═════ Document excerpt ═════
Saved comments during May 2021
Jun. 2nd, 2021 01:06 pmI'm getting chattier.
My comment on Telling Me I Got to Beware.
Not only is it an attack on the Freedoms of Speech, Assembly, and Redress of Grievances sections of the First Amendment, it's also an attack on the Equal Protection clause of the Fourteenth Amendment, which makes the Bill of Rights apply to states. Wingnuts don't like the Fourteenth Amendment for a whole bunch of reasons, although they might miss equal protection under the law when they need it.
My comment on Meanwhile in Arizona…
It looks like the GQP has decided to celebrate Asian-American and Pacific Islander Heritage Month with stupid Sinophobia, fear and hatred of China and the Chinese. Dudes, you're doing it wrong! Anyone want to bet that these fools are circulating memes that invoke Fu Manchu (and not just Nicholas Cage playing him for laughs in "Werewolf Women of the SS")? I don't want to search; it's bad enough that I know Corona-chan is a thing.
Speaking of celebrations, Tuesday was Star Wars Day and today is the Revenge of the Sixth, so I'm going to represent all the Star Wars fans by pointing out that's a Jawa in the image, not a Sand Person (Tusken Raider). May the Fourth be with you!
My comment on Mr. Diplomatic Gets The Nod.
═════ Data section ═════
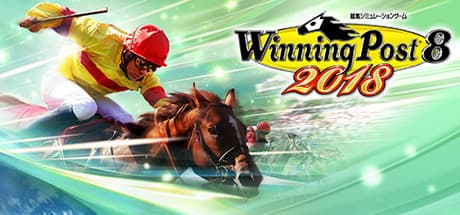 Winning Post 8 2018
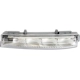 Purchase Top-Quality Driver Side Driving Lamp by DEPO - 440-1614L-AC pa2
═════
**Problem 1**
Answer these questions about the post of saved comments from May 2021.
(a) The Equal Protection clause mentioned in the first comment belongs to which amendment?
(b) Which heritage month does the comment on Arizona say the GQP chose to celebrate?
(c) According to the writer, what is in the image instead of a Sand Person?
**Problem 2**
In the post of saved comments from May 2021, write out the passage that begins at the words "Speaking of celebrations, Tuesday" and stops after "Gets The Nod.", substituting "Wednesday" for "Tuesday".

**Expected output 1**
(a) The Fourteenth Amendment
(b) Asian-American and Pacific Islander Heritage Month
(c) A Jawa

**Expected output 2**
Speaking of celebrations, Wednesday was Star Wars Day and today is the Revenge of the Sixth, so I'm going to represent all the Star Wars fans by pointing out that's a Jawa in the image, not a Sand Person (Tusken Raider). May the Fourth be with you!
My comment on Mr. Diplomatic Gets The Nod.